Rocard commence sa carrière en contestataire, il la termine en social-démocrate classique.
Rocard commence sa carrière en contestataire, en minoritaire, et même en rebelle. Son mot d’ordre est celui d’autogestion, venu de la CFDT, qu’il oppose au socialisme bureaucratique et autoritaire. Il la termine en social-démocrate classique, admirateur de la démocratie sociale des pays scandinaves et de l’Allemagne rhénane. Ce politique longtemps inclassable, mélange introuvable de technocratie saint-simonienne et de libertarisme proudhonien, termine sa carrière dans la cour des Invalides, entouré du respect sincère de la nation et des hommages hypocrites de la classe politique, plus pressée de louer son parler-vrai que de le reprendre à son compte. Il y a dans ce parcours quelque chose qui évoque irrésistiblement un grand homme d’Etat oublié de la IIIe République, Aristide Briand. L’avocat nantais a commencé sa carrière avec son ami Fernand Pelloutier comme propagandiste de la grève générale révolutionnaire, il la termine en symbole de la négociation sociale et de la laïcité tolérante ; européen convaincu, apôtre de la paix et fondateur moral de la Société des nations.

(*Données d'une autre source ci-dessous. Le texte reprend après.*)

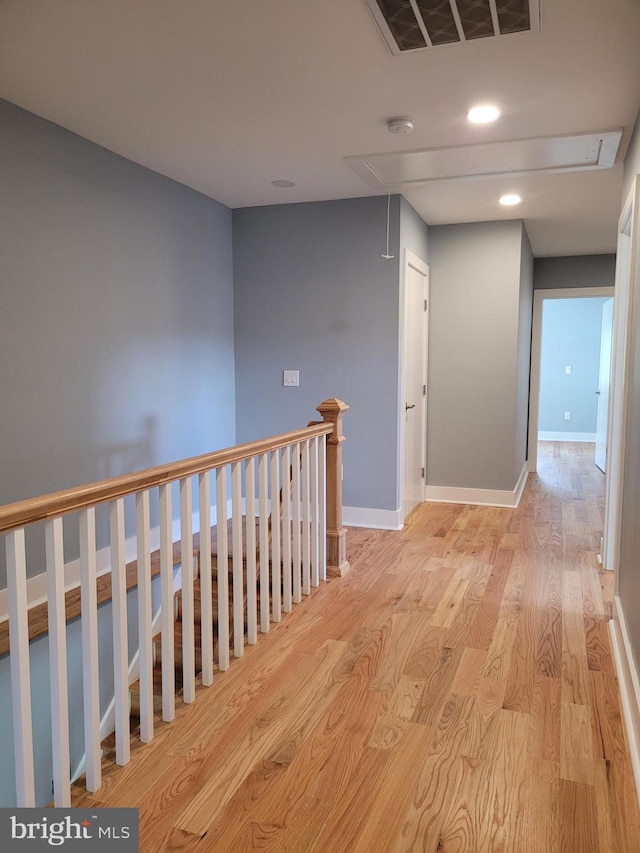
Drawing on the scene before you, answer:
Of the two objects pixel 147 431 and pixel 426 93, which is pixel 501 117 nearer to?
pixel 426 93

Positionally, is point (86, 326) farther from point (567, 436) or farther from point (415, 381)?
point (567, 436)

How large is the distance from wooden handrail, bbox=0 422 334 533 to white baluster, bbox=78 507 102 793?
62 millimetres

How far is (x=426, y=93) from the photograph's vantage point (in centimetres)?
258

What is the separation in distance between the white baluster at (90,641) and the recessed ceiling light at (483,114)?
2352mm

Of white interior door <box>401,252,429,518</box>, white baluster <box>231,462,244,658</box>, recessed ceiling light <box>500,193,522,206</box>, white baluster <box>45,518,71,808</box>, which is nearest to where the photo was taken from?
white baluster <box>45,518,71,808</box>

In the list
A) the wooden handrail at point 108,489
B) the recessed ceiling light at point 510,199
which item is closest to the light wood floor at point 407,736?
the wooden handrail at point 108,489

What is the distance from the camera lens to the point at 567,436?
30.8 feet

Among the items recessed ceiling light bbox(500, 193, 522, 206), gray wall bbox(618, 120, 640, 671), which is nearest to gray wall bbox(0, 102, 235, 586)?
recessed ceiling light bbox(500, 193, 522, 206)

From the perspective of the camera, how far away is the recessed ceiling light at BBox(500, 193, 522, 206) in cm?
417

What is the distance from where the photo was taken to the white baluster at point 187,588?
2068 mm

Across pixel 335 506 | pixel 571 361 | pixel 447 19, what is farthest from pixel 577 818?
pixel 571 361

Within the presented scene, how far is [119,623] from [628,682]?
1692mm

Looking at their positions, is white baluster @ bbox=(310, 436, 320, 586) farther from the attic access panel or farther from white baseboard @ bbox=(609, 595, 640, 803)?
the attic access panel

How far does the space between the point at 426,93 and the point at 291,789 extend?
2615 mm
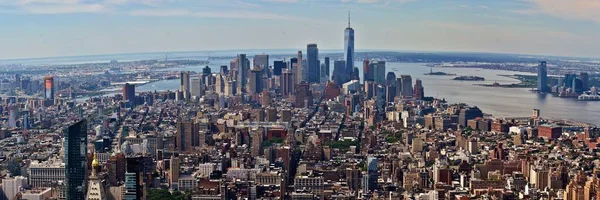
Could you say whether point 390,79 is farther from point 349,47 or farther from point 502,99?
point 349,47

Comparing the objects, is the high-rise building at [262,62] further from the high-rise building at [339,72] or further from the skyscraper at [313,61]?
the high-rise building at [339,72]

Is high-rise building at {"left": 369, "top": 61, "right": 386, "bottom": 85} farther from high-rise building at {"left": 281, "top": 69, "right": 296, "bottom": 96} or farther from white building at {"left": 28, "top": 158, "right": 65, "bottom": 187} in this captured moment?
white building at {"left": 28, "top": 158, "right": 65, "bottom": 187}

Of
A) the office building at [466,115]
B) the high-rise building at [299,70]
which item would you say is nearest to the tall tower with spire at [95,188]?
the office building at [466,115]

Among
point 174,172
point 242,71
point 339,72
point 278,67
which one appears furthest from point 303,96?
point 174,172

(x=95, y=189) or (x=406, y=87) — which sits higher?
(x=95, y=189)

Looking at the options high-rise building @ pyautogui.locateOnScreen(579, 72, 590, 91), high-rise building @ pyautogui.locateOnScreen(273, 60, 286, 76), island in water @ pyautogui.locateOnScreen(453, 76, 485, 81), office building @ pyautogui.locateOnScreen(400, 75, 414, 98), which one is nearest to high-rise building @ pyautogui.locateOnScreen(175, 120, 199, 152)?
office building @ pyautogui.locateOnScreen(400, 75, 414, 98)

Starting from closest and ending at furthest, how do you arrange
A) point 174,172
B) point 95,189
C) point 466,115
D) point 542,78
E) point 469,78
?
point 95,189 < point 174,172 < point 466,115 < point 542,78 < point 469,78
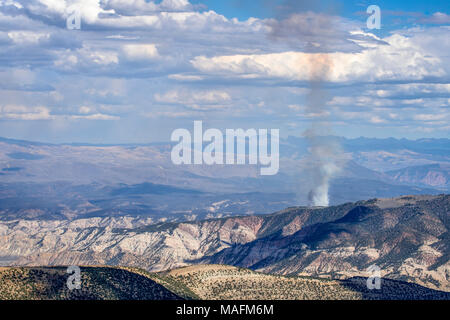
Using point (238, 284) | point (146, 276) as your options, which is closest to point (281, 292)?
point (238, 284)
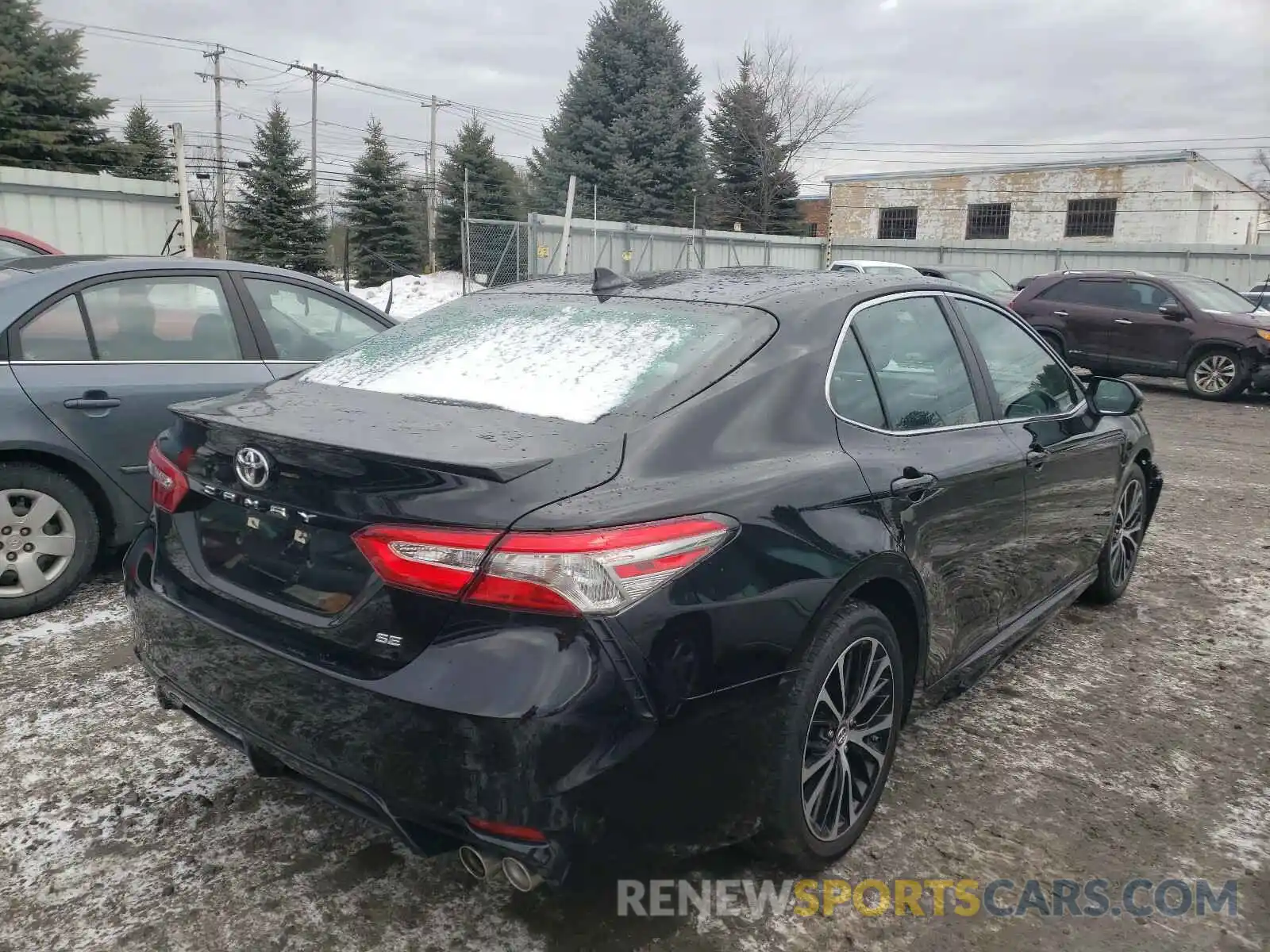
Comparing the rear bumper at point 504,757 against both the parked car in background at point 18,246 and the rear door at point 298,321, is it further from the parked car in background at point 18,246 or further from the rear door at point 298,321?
the parked car in background at point 18,246

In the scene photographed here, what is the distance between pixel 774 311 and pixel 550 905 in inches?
66.0

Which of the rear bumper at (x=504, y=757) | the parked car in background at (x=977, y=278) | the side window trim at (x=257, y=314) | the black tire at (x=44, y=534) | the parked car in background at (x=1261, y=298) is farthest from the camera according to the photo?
the parked car in background at (x=977, y=278)

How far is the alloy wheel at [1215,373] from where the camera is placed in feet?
42.1

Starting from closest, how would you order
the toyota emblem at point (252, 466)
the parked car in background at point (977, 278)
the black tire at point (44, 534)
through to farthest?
1. the toyota emblem at point (252, 466)
2. the black tire at point (44, 534)
3. the parked car in background at point (977, 278)

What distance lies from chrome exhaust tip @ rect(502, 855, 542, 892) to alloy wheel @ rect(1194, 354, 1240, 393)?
13.6 meters

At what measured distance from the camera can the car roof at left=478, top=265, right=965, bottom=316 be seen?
287 cm

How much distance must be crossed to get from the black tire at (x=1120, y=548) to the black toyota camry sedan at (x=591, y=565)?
1634mm

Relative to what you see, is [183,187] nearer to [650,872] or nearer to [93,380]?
[93,380]

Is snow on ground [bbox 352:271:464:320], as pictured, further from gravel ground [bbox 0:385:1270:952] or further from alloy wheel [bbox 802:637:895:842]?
alloy wheel [bbox 802:637:895:842]

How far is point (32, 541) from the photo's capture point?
4.15 m

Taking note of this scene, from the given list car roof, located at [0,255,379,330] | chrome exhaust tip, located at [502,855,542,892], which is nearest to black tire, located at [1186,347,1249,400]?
car roof, located at [0,255,379,330]

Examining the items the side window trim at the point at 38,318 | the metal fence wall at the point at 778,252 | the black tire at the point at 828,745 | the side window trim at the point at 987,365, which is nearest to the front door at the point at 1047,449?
the side window trim at the point at 987,365

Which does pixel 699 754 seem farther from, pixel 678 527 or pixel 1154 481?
pixel 1154 481

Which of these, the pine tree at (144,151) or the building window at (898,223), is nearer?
the pine tree at (144,151)
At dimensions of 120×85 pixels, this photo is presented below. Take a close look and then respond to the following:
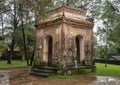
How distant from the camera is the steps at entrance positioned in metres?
12.4

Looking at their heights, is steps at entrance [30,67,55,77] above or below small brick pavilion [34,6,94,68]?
below

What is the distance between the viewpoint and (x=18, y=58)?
36250 mm

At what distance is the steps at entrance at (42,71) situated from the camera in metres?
12.4

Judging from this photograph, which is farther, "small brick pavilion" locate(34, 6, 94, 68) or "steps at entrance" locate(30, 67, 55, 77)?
"small brick pavilion" locate(34, 6, 94, 68)

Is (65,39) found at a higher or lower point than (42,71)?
higher

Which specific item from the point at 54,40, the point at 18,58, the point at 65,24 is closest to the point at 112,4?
the point at 65,24

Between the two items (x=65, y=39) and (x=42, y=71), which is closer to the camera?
(x=65, y=39)

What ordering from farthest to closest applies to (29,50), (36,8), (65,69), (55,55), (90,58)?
(29,50) → (90,58) → (55,55) → (65,69) → (36,8)

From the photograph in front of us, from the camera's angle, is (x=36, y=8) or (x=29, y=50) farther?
(x=29, y=50)

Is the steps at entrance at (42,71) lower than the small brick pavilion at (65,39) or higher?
lower

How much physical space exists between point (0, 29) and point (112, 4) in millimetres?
16661

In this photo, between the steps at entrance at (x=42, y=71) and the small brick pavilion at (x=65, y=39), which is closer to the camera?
the steps at entrance at (x=42, y=71)

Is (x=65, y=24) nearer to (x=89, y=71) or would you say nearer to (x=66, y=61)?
(x=66, y=61)

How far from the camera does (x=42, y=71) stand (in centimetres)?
1308
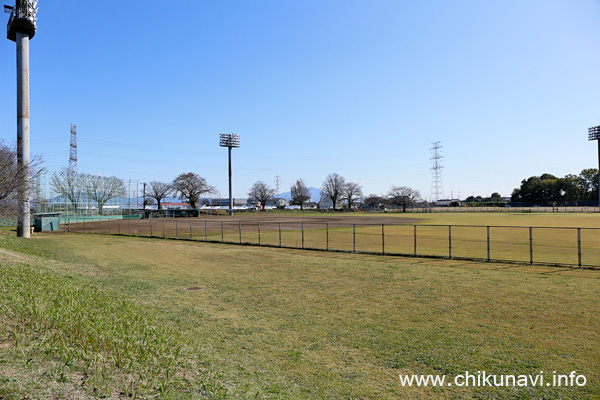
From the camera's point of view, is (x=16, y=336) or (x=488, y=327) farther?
(x=488, y=327)

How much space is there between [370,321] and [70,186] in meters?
79.1

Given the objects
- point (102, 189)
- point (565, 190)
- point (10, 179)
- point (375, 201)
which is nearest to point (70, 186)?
point (102, 189)

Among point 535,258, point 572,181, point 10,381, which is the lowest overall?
point 535,258

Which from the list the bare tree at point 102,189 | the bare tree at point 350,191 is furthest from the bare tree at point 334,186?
the bare tree at point 102,189

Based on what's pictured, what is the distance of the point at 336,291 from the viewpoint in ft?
40.5

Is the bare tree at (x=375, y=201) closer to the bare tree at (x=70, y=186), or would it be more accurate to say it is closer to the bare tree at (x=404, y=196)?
the bare tree at (x=404, y=196)

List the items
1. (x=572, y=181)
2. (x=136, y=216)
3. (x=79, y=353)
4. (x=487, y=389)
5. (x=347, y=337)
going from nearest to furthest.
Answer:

Dans les deux cas, évolution plutôt que continuité ; mais aussi, car il faut faire sa part à l’individu, constance dans la personnalité morale.
Depuis la mort de Michel Rocard, on parle beaucoup de ce parler-vrai qui fut sa marque de fabrique. Sait-on que l’expression n’est ni de Rocard, ni de ses amis, mais de Péguy ? Rocard n’était guère lecteur de Péguy, mais cette rencontre terminologique est un puissant symbole : dans le grand oratorio péguyste qui oppose la mystique à la politique, le parler-vrai est du côté de la mystique. C’est même à cela qu’on la reconnaît…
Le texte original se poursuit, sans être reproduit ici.